* Information shown *
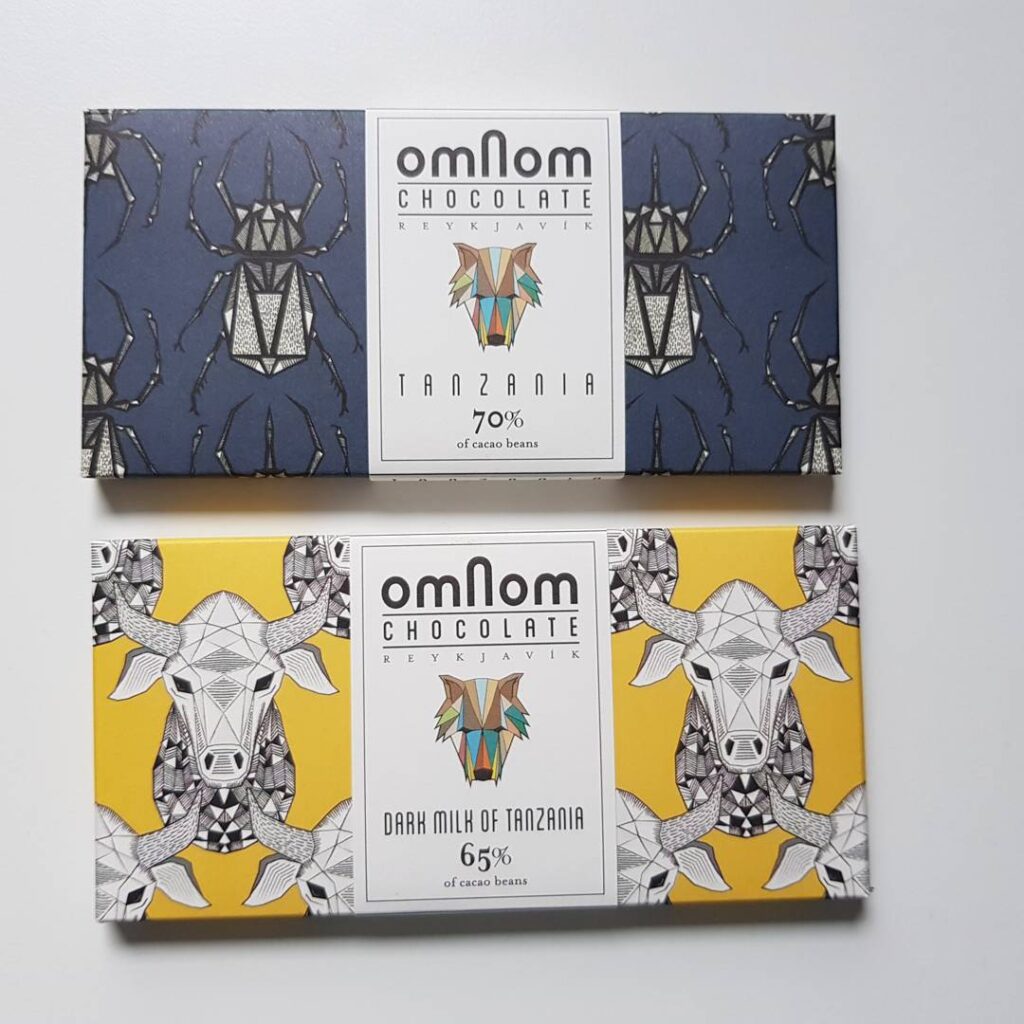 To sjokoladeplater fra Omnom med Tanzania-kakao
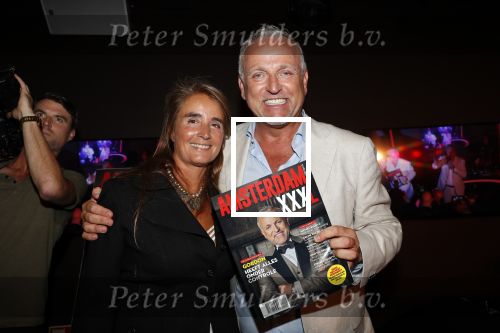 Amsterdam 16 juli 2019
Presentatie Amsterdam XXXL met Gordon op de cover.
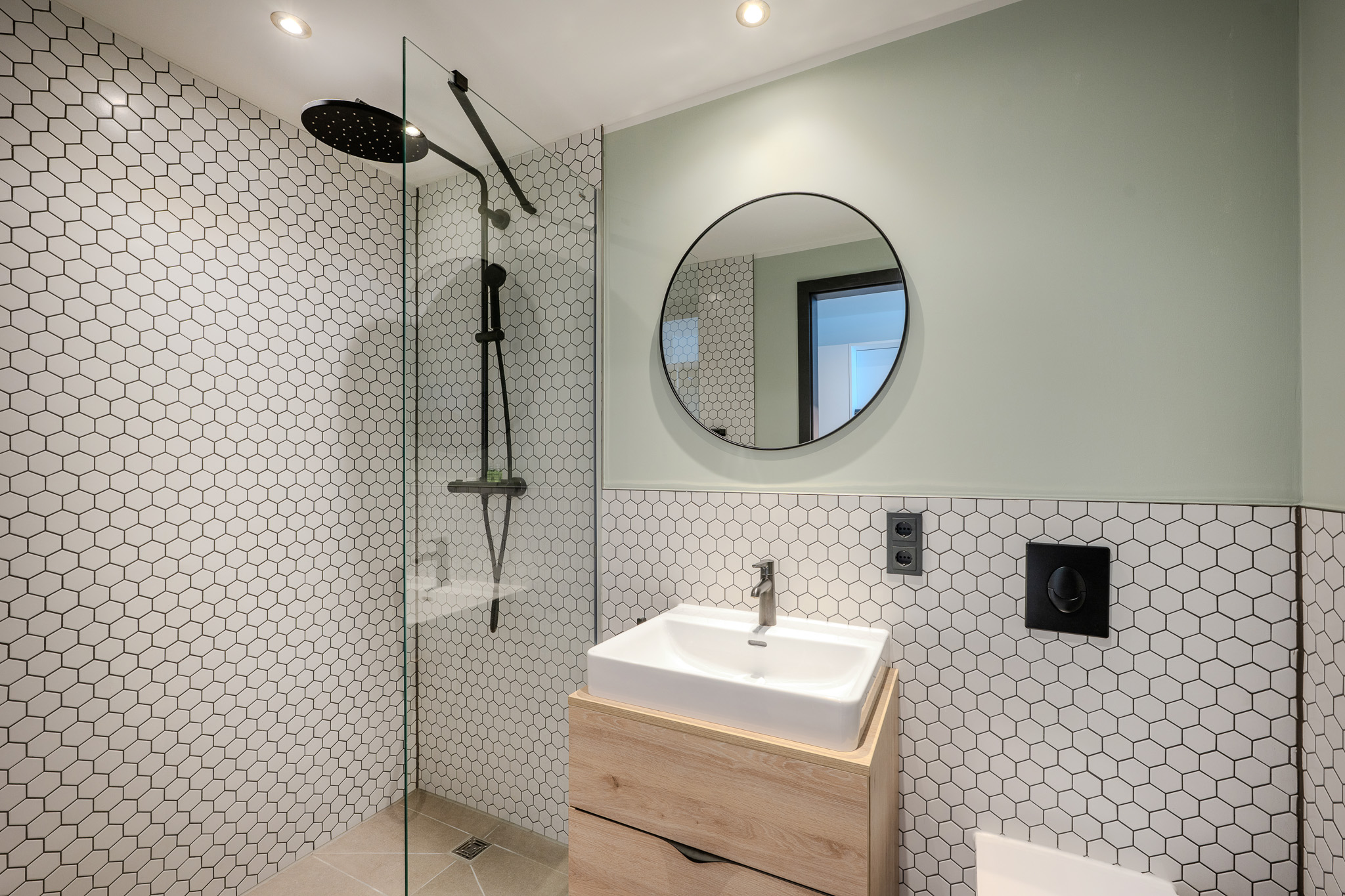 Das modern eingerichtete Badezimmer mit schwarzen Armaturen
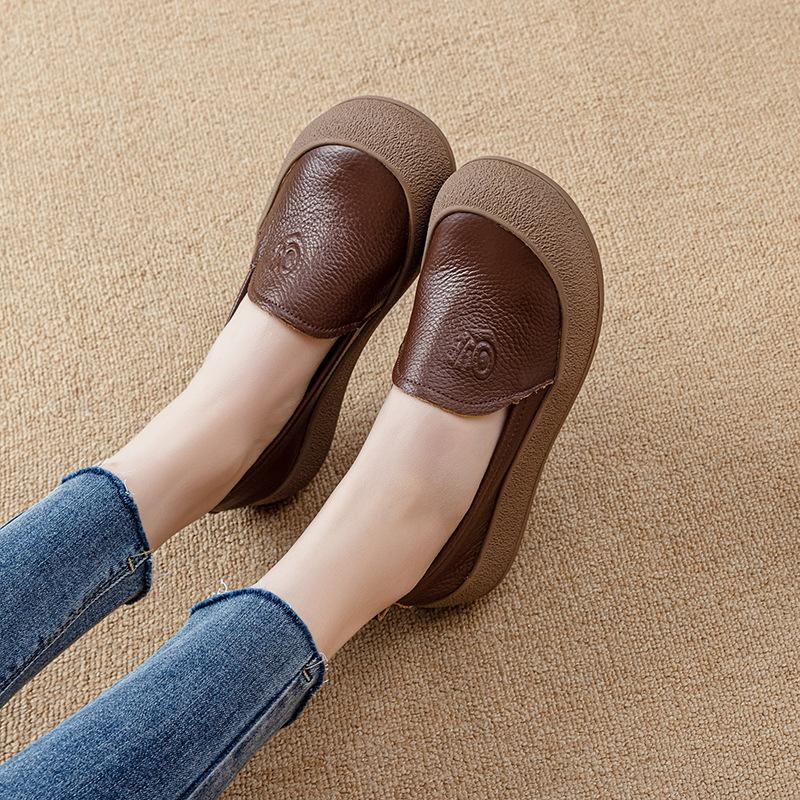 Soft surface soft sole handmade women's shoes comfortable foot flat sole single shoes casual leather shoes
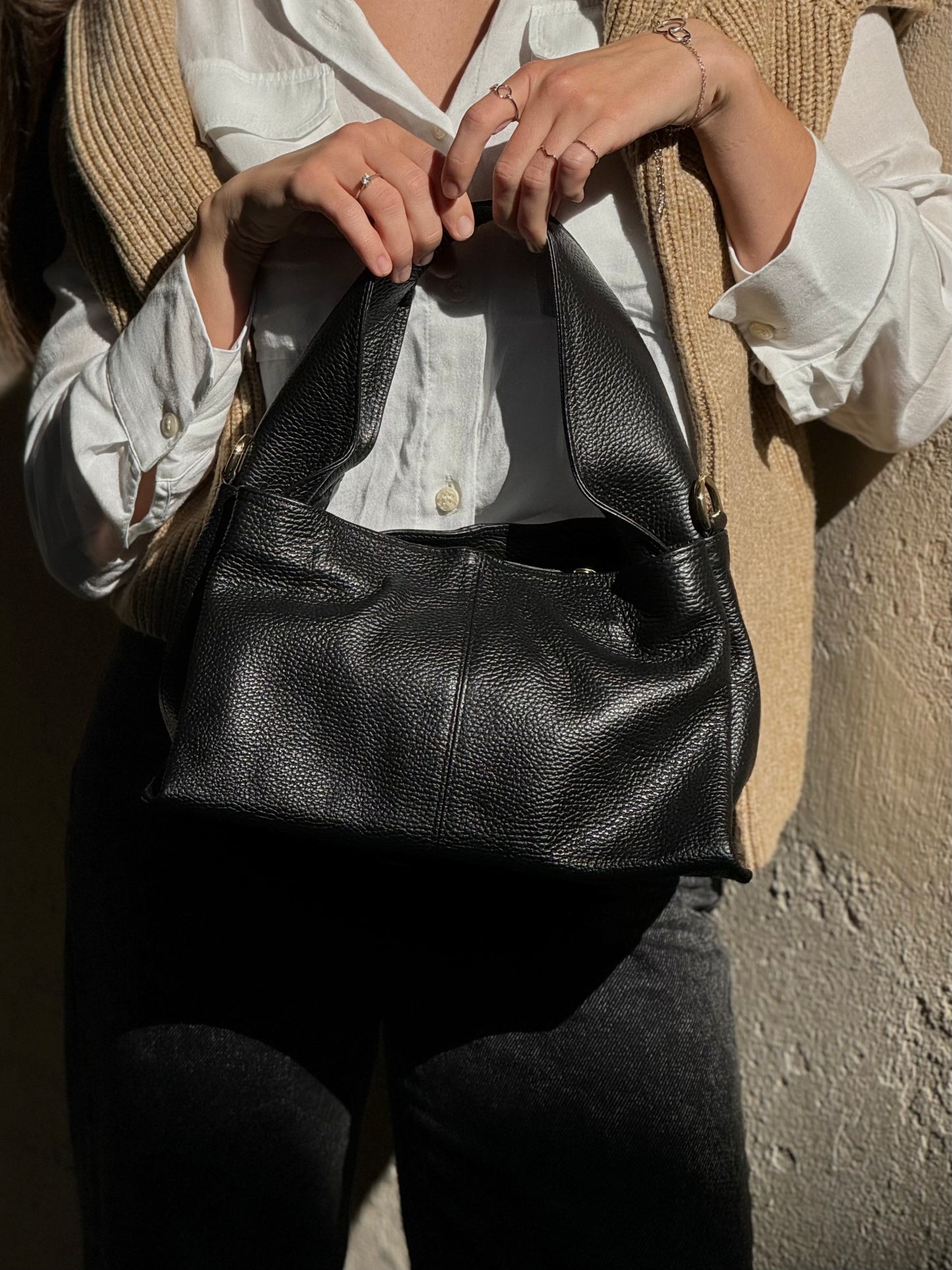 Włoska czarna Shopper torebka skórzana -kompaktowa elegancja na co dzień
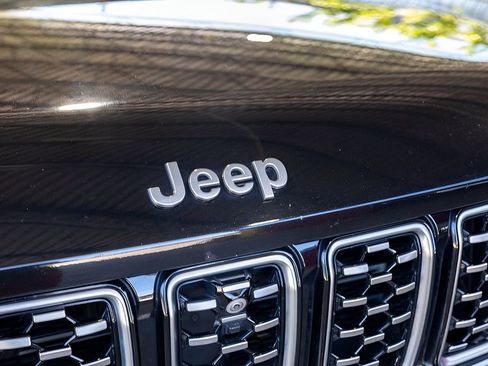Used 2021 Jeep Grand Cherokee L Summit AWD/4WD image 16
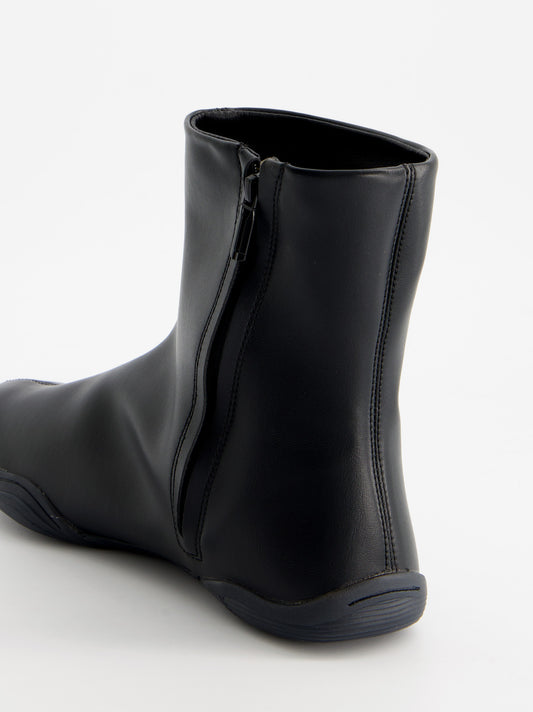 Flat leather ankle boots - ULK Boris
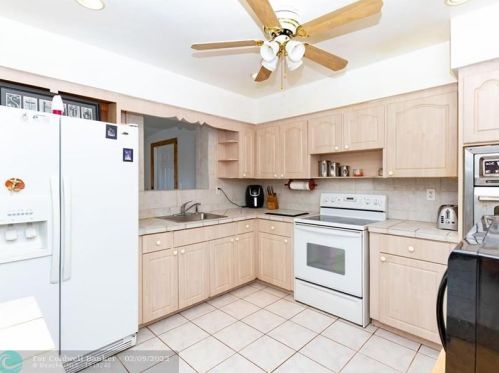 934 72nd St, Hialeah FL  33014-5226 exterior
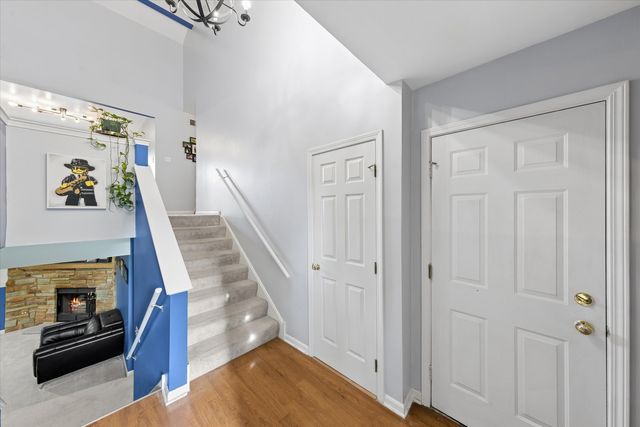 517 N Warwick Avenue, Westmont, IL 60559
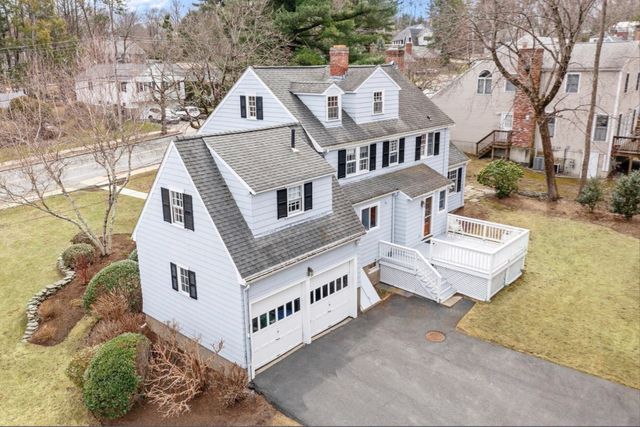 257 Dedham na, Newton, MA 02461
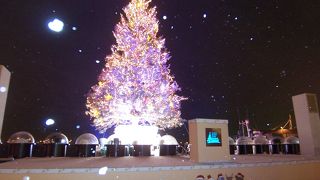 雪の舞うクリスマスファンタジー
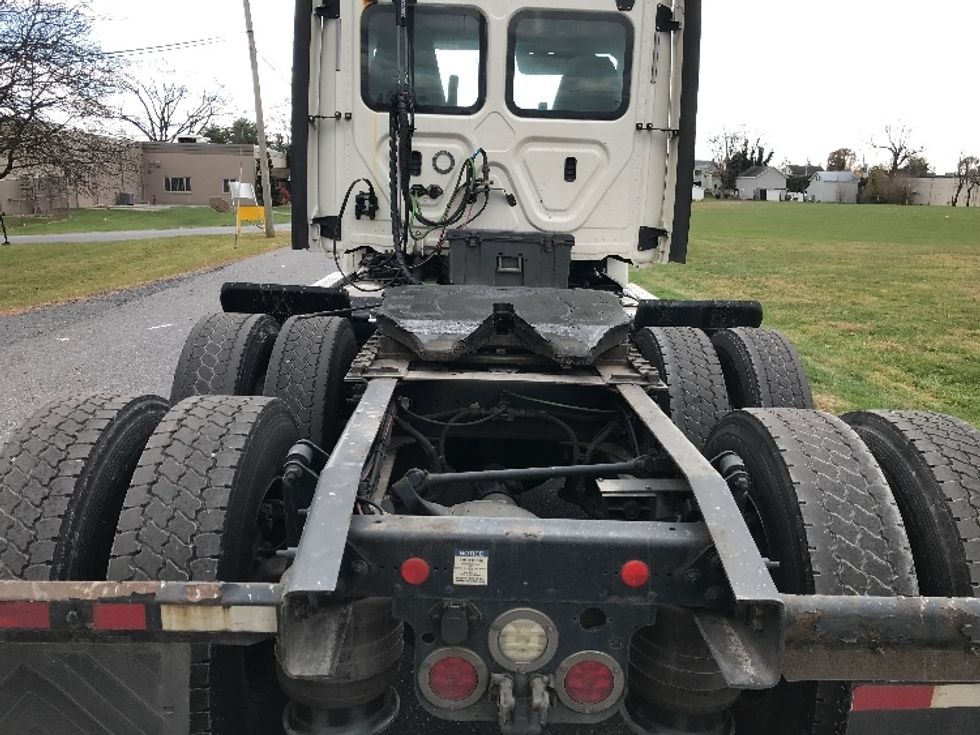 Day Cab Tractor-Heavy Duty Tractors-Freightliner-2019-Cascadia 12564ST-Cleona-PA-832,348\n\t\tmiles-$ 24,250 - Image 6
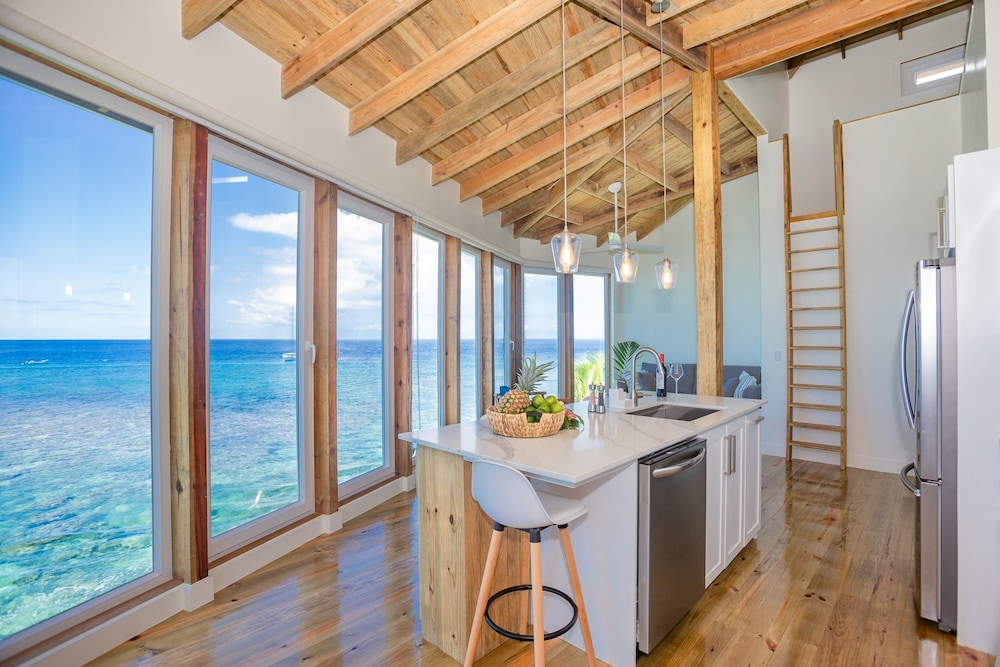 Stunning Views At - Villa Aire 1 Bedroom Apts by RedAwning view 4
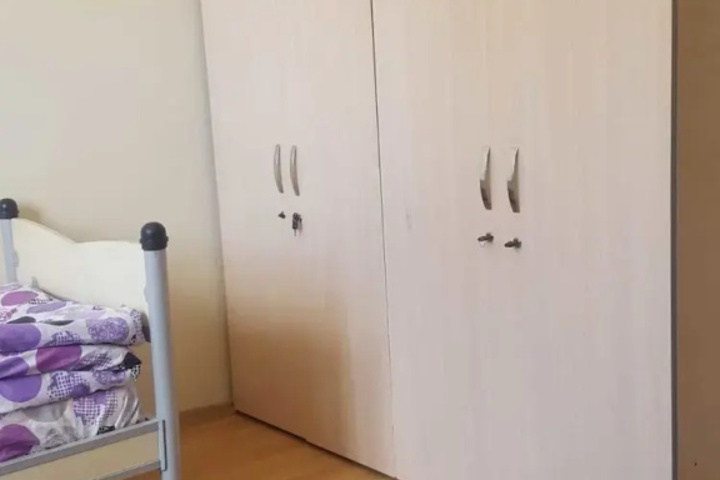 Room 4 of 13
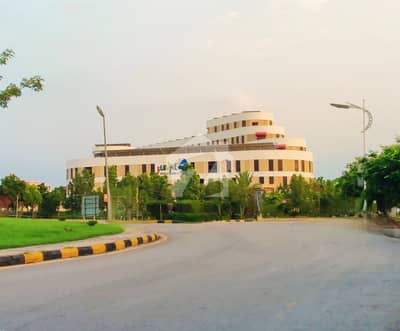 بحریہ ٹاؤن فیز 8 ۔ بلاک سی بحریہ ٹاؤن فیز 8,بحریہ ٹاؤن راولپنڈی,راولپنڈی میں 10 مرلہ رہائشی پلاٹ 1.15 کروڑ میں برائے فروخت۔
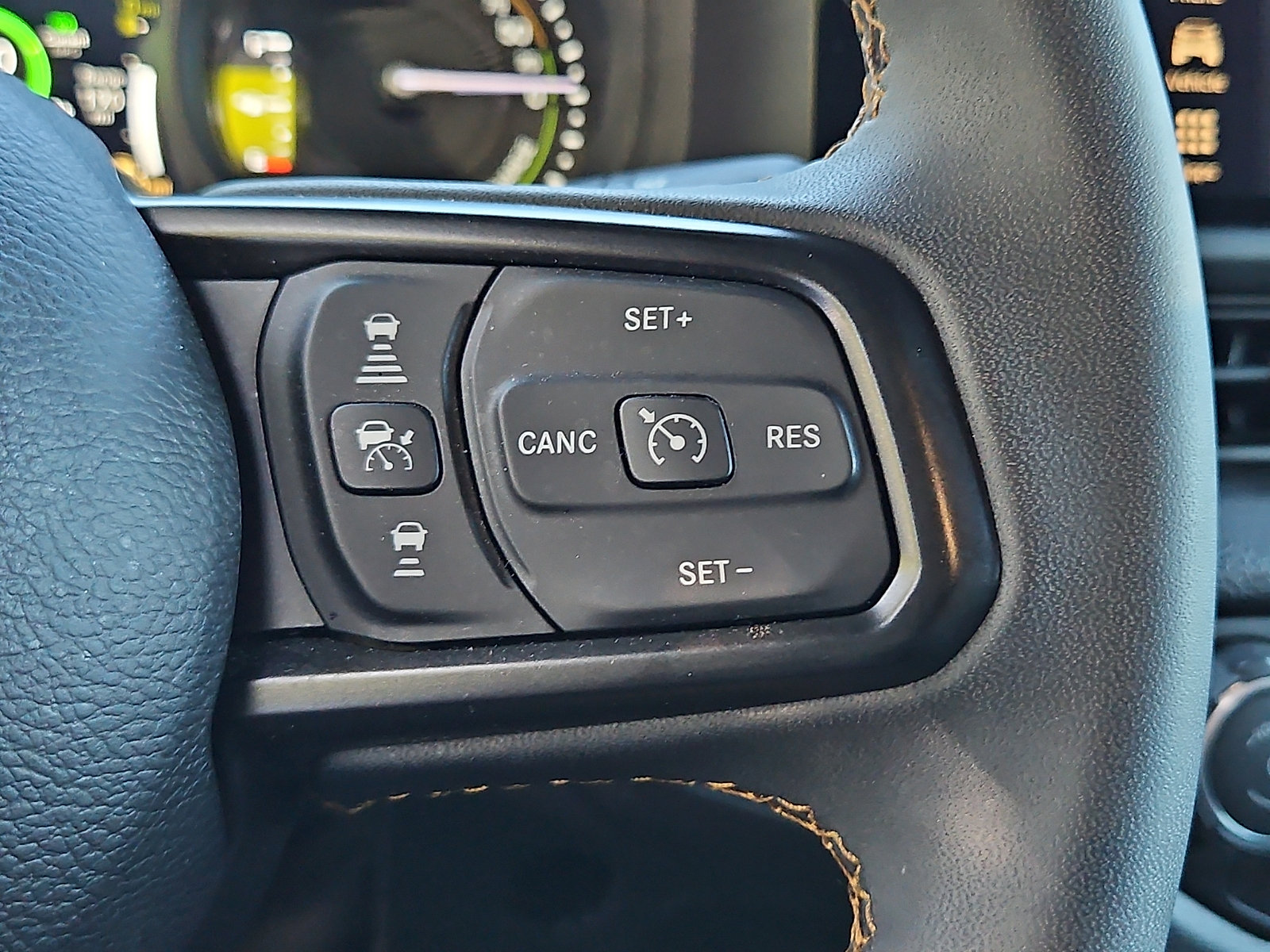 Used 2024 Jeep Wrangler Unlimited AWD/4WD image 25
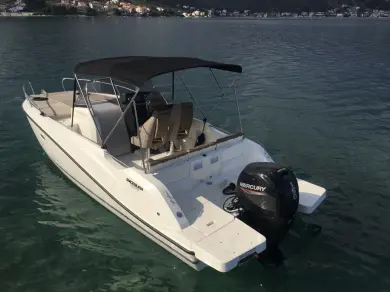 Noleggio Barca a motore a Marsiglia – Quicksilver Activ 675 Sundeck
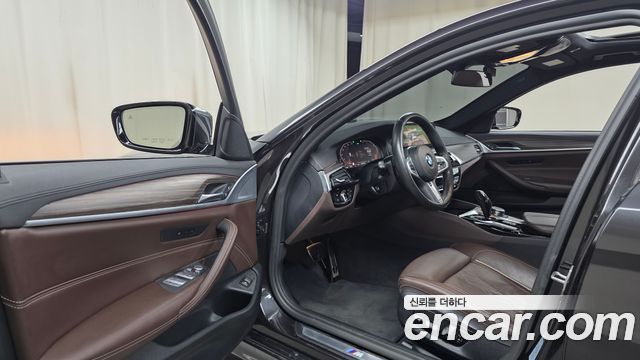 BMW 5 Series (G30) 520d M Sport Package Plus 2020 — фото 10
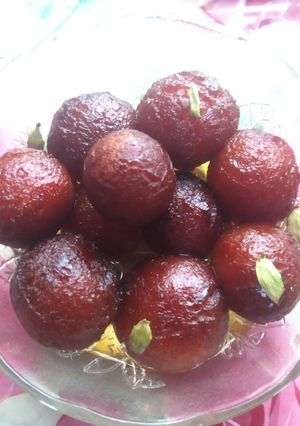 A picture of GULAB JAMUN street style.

* Assigned task *
Starting at the beginning of the material above and ending at the line that contains "517 N Warwick Avenue, Westmont, IL 60559", rewrite those lines as a numbered list, skipping any blank lines. Leave the pictures out.

* Task result *
1.  To sjokoladeplater fra Omnom med Tanzania-kakao
2.  Amsterdam 16 juli 2019
3. Presentatie Amsterdam XXXL met Gordon op de cover.
4.  Das modern eingerichtete Badezimmer mit schwarzen Armaturen
5.  Soft surface soft sole handmade women's shoes comfortable foot flat sole single shoes casual leather shoes
6.  Włoska czarna Shopper torebka skórzana -kompaktowa elegancja na co dzień
7. Used 2021 Jeep Grand Cherokee L Summit AWD/4WD image 16
8.  Flat leather ankle boots - ULK Boris
9.  934 72nd St, Hialeah FL  33014-5226 exterior
10.  517 N Warwick Avenue, Westmont, IL 60559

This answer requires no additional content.